Prompt: Return the stretch of the data from the line containing "In this provided" through the line containing "What ordering from", both lines included, reproducing each line verbatim. Leave out any pictures.

Listed entries:
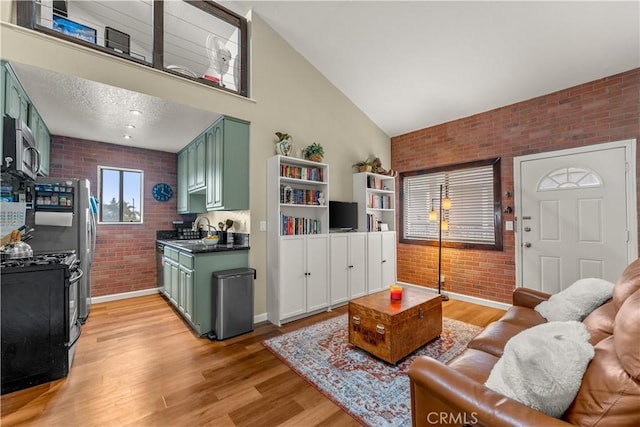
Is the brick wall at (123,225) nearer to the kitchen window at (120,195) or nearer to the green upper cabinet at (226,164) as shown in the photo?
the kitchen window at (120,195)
==
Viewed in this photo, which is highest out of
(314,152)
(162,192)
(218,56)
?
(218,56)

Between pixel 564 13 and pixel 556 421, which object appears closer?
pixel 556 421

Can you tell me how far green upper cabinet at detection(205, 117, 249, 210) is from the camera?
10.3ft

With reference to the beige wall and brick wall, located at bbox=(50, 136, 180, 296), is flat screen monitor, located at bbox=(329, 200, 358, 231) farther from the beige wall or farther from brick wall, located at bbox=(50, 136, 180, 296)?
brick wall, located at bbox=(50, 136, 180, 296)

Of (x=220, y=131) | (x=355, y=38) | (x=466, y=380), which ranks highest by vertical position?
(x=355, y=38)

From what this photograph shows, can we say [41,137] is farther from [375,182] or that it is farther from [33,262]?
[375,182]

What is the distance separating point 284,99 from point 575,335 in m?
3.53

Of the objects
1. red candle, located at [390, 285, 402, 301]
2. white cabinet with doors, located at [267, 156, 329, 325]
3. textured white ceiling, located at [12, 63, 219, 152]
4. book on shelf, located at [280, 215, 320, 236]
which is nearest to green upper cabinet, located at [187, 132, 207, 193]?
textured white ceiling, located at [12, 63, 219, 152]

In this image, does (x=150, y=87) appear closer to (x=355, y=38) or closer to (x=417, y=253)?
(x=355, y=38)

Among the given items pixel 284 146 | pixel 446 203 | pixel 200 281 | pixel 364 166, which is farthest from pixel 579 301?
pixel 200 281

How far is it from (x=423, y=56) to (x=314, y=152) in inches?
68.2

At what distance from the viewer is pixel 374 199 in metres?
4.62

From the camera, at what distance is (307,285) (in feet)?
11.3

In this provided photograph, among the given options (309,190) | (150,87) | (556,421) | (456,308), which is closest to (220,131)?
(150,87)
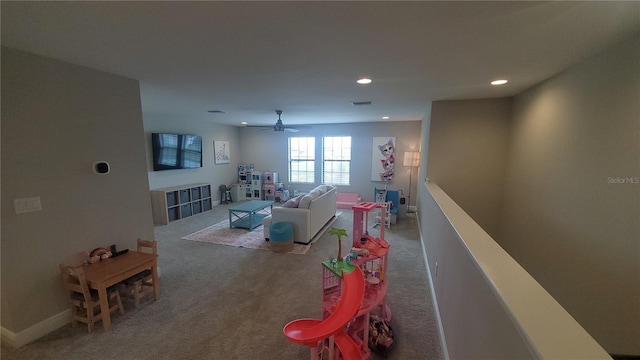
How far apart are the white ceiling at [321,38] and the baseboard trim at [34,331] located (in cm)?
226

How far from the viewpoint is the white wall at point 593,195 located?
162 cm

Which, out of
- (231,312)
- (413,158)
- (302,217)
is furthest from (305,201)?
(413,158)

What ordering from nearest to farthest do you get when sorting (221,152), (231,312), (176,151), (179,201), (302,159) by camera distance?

Task result:
In this provided photograph, among the given options (309,190) | (150,87) | (556,421) | (456,308), which is closest to (220,131)?
(150,87)
How far apart are the white ceiling at [321,38] and the baseboard trim at [34,331] located (in cm)?
226

How far from the viewpoint is the white wall at point 593,195 located?
162 cm

Which, out of
- (231,312)
- (413,158)
- (302,217)
is furthest from (305,201)?
(413,158)

What ordering from nearest to farthest do you get when sorting (221,152), (231,312), (176,151), (179,201), (302,159) by camera distance?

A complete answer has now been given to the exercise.